Konuyu TBMM gündemine taşıyan İstanbul MilletvekiliÖzgür Karabat, yazılı bir soru önergesi vererek değişiklikle ilgili kaygıları ifade etti. Soru önergesinde, Türk eğitim sisteminin son 15 yılda derin sorunlarla karşı karşıya kaldığını belirterek iktidarın,  eğitimi siyasal hedefleri ekseninde şekillendirmeye çalıştığını iddia etti.

Karabat açıklamasının devamında: “Milli Eğitim Bakanlığı, bakanlardan bağımsız olarak bir ideolojik strateji ekseninde ‘dindar ve kindar nesil’ yetiştirme hedefine uygun olarak dini eğitimi yaygınlaştırmaya çalışmaktadır.
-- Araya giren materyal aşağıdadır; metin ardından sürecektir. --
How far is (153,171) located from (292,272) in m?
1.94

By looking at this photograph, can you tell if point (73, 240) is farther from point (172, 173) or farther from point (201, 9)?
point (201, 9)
Laik eğitimle bağdaştırılamayacak şekilde belli bir dinin ihtiyaçlarına göre okullarda mabetler açılması, AİHM’nin zorunlu din dersleri ile ilgili kararına uyulmaması, din derslerinin zorunlu hale getirilmesi, ihtiyaç ve talep olmadığı halde okulların imam hatiplere dönüştürülmesi, okul tercihlerinde imam hatip seçmenin zorunlu hale getirilmesi ve son olarak karma eğitim anlayışını zafiyete uğratacak yönetmelik değişiklikleri bu alandaki ideolojik ve siyasal dönüşüm hedeflerinin görünen örneklerinden sadece bir kaçıdır.” dedi.

ANAYASA’YA AYKIRI

Karabat, bakanlığın 10 Eylül 2018 tarihli “Yönetmelik” değişikliğinin Cumhuriyet’in temel ilkeleri ve Anayasa ile bağdaşmayacak uygulamaların önünü açacağını ifade ederek Bakanlığa şu soruları yöneltti:

  • Bakanlık, okulların açılması ve kapanmasına ilişkin esasların düzenlendiği yönetmelikte, Anadolu lisesi, mesleki ve teknik eğitim merkezi ve mesleki eğitim merkezlerinde karma eğitim şartını hangi gerekçeyle kaldırmıştır?

-         Kimi dini tarikat ve cemaatlerin sıklıkla gündeme getirdiği karma eğitime karşıt söylemle ve yaklaşımları bu yönetmelik değişikliğinde bir etkisi olmuş mudur?

-  Yönetmelikte, kurumların açılabilmesi için her kurumda yeteri kadar abdesthane, doğal aydınlatmalı uygun mekânda kadın ve erkek için ayrı ayrı olmak üzere mescit açılması öngörülmüştür. Salt belli bir dini inanışa göre belirlenen bu maddenin cumhuriyetimizin temel niteliklerinden olan laiklikle ve Anayasamızda ifadesini bulan eşitlik ilkesiyle bağdaştığını düşünüyor musunuz?